**Set problem:** Update the lines from the first one through the line containing "3.12 metres", both included, by changing "snowy field" to "snow-covered field" and keeping everything else the same. Leave out the picture.

::: Data :::

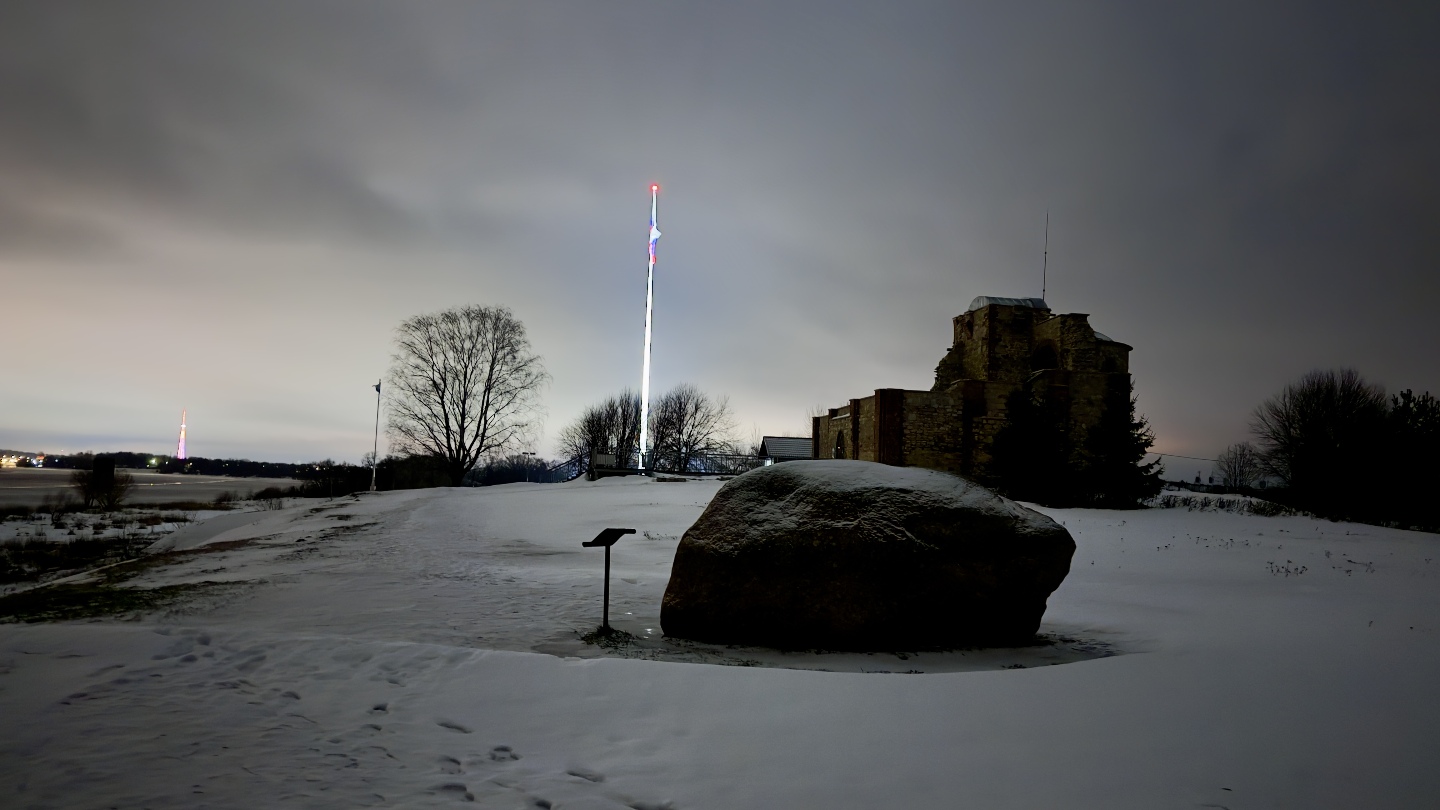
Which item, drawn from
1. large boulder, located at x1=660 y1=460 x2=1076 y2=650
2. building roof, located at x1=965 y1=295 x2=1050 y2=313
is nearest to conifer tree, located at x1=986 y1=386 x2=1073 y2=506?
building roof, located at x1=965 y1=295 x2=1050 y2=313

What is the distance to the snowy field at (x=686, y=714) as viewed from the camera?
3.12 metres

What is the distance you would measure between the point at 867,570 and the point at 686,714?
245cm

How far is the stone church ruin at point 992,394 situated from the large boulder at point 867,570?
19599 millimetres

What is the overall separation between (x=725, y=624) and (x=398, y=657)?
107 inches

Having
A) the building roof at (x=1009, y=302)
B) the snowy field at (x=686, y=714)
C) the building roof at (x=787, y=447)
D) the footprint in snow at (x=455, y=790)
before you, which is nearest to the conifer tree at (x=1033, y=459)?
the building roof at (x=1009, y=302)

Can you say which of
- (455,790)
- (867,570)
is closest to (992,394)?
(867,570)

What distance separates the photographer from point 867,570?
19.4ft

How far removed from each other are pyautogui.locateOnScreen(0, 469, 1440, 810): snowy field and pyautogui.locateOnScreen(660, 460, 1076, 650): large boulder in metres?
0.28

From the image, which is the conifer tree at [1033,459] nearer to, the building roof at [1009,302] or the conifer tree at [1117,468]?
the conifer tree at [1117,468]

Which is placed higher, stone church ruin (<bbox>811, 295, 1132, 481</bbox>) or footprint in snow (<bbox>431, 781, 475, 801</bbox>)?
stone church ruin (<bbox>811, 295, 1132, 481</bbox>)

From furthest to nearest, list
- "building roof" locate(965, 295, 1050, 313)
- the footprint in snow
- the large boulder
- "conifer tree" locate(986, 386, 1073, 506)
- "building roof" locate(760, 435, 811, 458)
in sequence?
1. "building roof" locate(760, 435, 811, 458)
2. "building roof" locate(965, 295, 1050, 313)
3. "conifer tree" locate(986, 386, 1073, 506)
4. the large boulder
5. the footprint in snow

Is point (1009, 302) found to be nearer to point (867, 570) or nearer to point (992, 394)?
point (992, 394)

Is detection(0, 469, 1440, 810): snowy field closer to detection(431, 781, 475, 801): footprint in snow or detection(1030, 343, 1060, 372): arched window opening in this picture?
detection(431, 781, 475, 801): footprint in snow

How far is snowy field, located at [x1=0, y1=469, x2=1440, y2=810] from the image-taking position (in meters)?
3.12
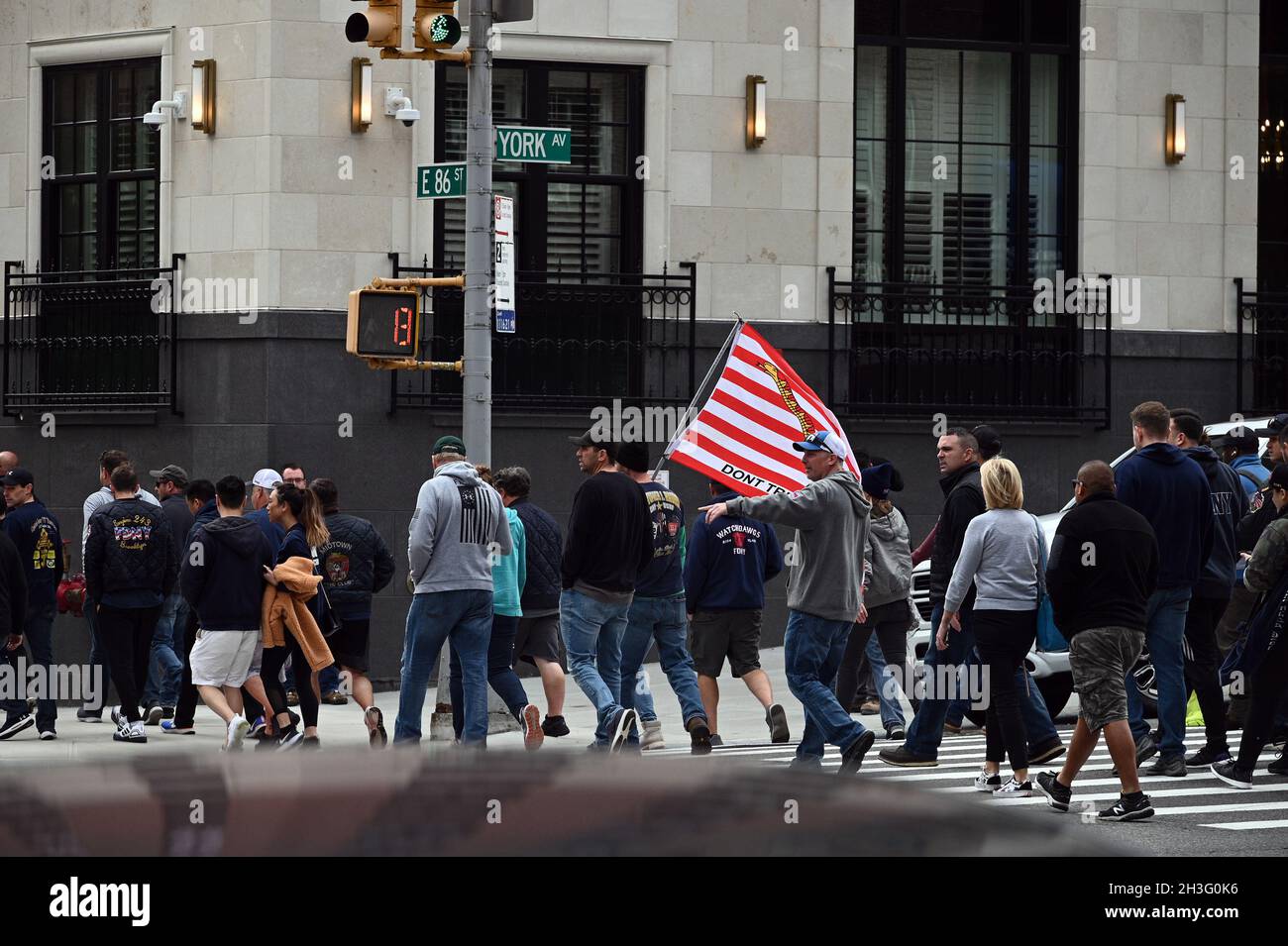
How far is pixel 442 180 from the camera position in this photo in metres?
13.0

:::

**Task response:**
Which item, drawn from
1. large boulder, located at x1=660 y1=460 x2=1076 y2=650
2. building roof, located at x1=965 y1=295 x2=1050 y2=313
is nearest to conifer tree, located at x1=986 y1=386 x2=1073 y2=506?
building roof, located at x1=965 y1=295 x2=1050 y2=313

What is the distance to the snow-covered field at (x=686, y=714) as viewed from the camera?
3.12 metres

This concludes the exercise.